Con questa sorprendente antologia nel 2022 Paula D. Ashe ha vinto il premio Shirley Jackson per la miglior raccolta di racconti e la nomination per il Bram Stroker Award. Si finisce di leggere questo libro con la sensazione che nelle due ore precedenti una geometria malevola e infestante abbia rivoltato l’organicità rassicurante delle nostre interiora, rivelando al suo posto nuove e astratte simmetrie della carne. La prima short story sfida ad esempio il lettore a guardarsi direttamente allo specchio. Ma, avverte, la rinuncia al sé richiederà un gesto di automutilazione fisica, non di introspezione psicologica. Confortati solo dalla pietas abominevole di un mostro abbracciamo così l’anatomia aliena di una creatura “che non ha mai dovuto patire l’ingombro di un volto”. Ed è solo l’inizio.

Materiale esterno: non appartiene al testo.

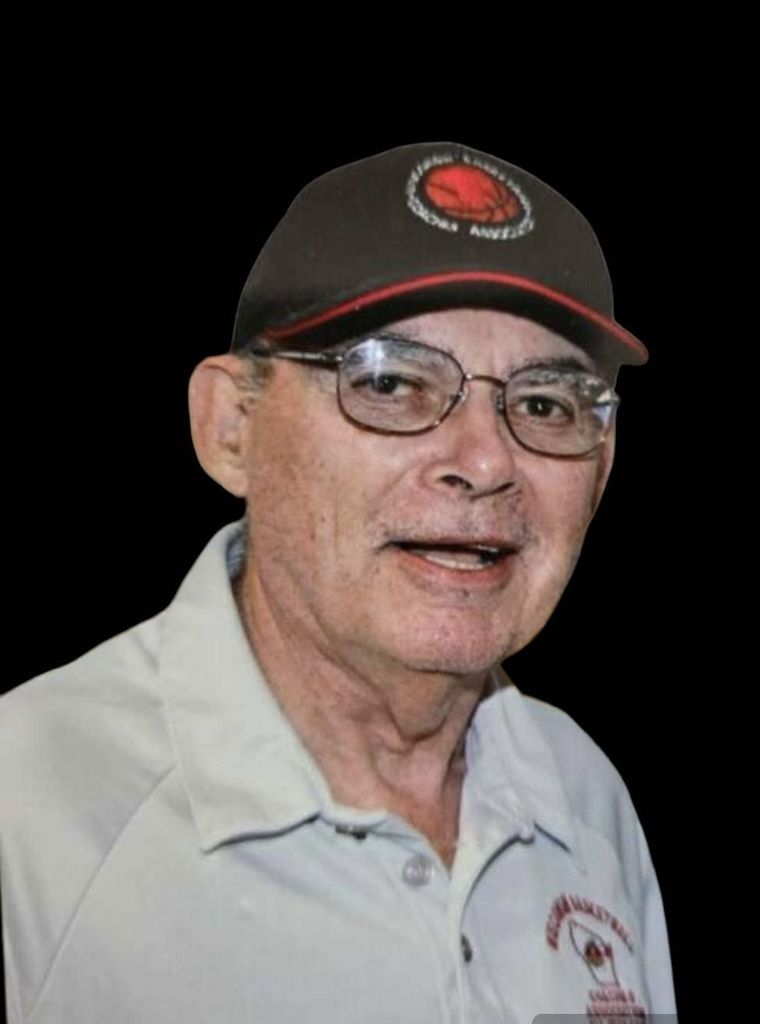 Robert J. "Coach" Buck Profile Photo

Secondo l’autrice qualsiasi sensazione di sicurezza dovrebbe essere riconosciuta oggi come semplice illusione o ricondotta a un privilegio sociale più o meno sistemico, di genere, classe, ecc. Non credo che Siamo qui per farci male sia stato scritto con questa idea di salvacondotto in testa – è chiaro che è stato scritto perché è il genere di cose che piace poi anche leggere – ma credo non sia una cattiva descrizione di ciò a cui effettivamente tende qui l’esperienza del lettore. Un’esperienza indubbiamente estrema e disturbante, che non deve neppure scomodarsi ad aprire un portale, attendere il rivelarsi di una dimensione secondaria, accedere a un universo parallelo e nascosto. Per Ashe l’orrore è infatti dappertutto, nella cadente quotidianità come nel proprio inferno personale, ovunque si faccia i conti con l’astratta crudeltà e l’abietta oscurità di un mondo che resta anche – o soprattutto – il nostro. Per officiare i suoi osceni riti sanguinari questo particolare tipo di horror predilige la normalità di famiglie mediamente incasinate e i loro luoghi oscuri, accogliendo senza eccezione però anche tutto il resto, madri dentiste e poliziotte manesche, figli maschi e serial killer di bambini.

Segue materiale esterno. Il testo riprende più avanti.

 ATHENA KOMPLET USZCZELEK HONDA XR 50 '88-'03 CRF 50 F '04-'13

Come Clive Baker, Ashe rivendica la verità, al tempo stesso sacra e profana, della sofferenza. Come diceva un economista cinico, non ci sono pasti gratis. La strada dell’auto-consapevolezza, per noi animali politici in divenire, non profuma di rose ma è più spesso chiazzata da schizzi di sangue, fluidi e materia cerebrale disseminata dalla macchina della crudeltà. La scrittrice afroamericana, originaria del Midwest, rivendica in toto la necessità di storie trasgressive e cariche di queerness che rimettano in discussione la rispettabilità dell’horror. Perché l’orrore non è semplicemente l’opposto del manierismo pudico e bigotto ma l’ostacolo che più concretamente si oppone e resiste oggi alla rimozione e al nascondimento, i due dispositivi che la narrativa mainstream applica alla scala del vissuto come a quella della memoria storica e politica.

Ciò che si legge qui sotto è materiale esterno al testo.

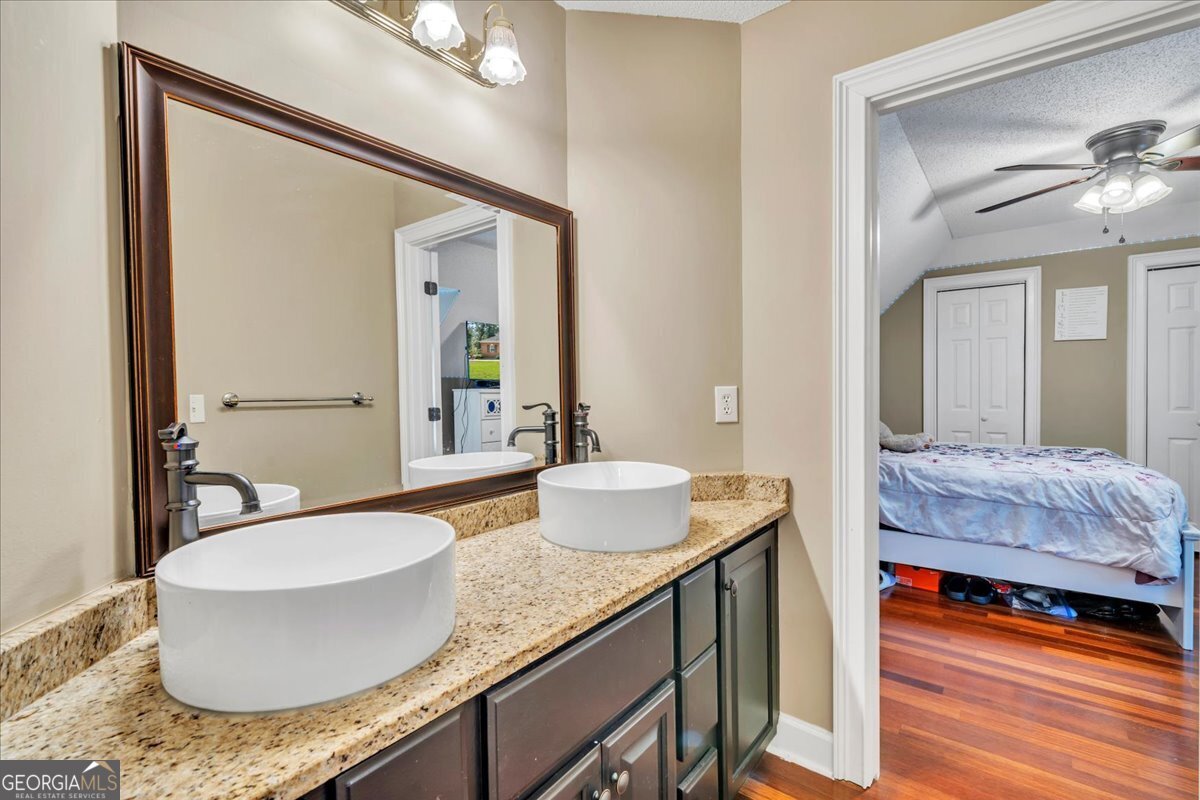 The Place Subdivision at Statham's Landing - Residential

Con undici storie brevi – un paio quasi epigrammatiche, fulminanti – e un thriller soprannaturale articolato attorno alla trama di un racconto “poliziottesco”, l’antologia procede scandendo una metrica irregolare, che si contrae e si distende se guardiamo al profilo delle giustezze, delle tipologie e dei sottogeneri. Materiale che sorprende ad ogni pagina, variegato, spurio eppure perfettamente raccordato sul piano della forma letteraria, levigato su quello del linguaggio, qui restituito dalla limpida traduzione di Claudio Kulesko. Detto questo, non posso omettere il mio pregiudizio riguardo Paula D. Ashe al termine di questa lettura. E cioè che si tratti di un fottuto genio.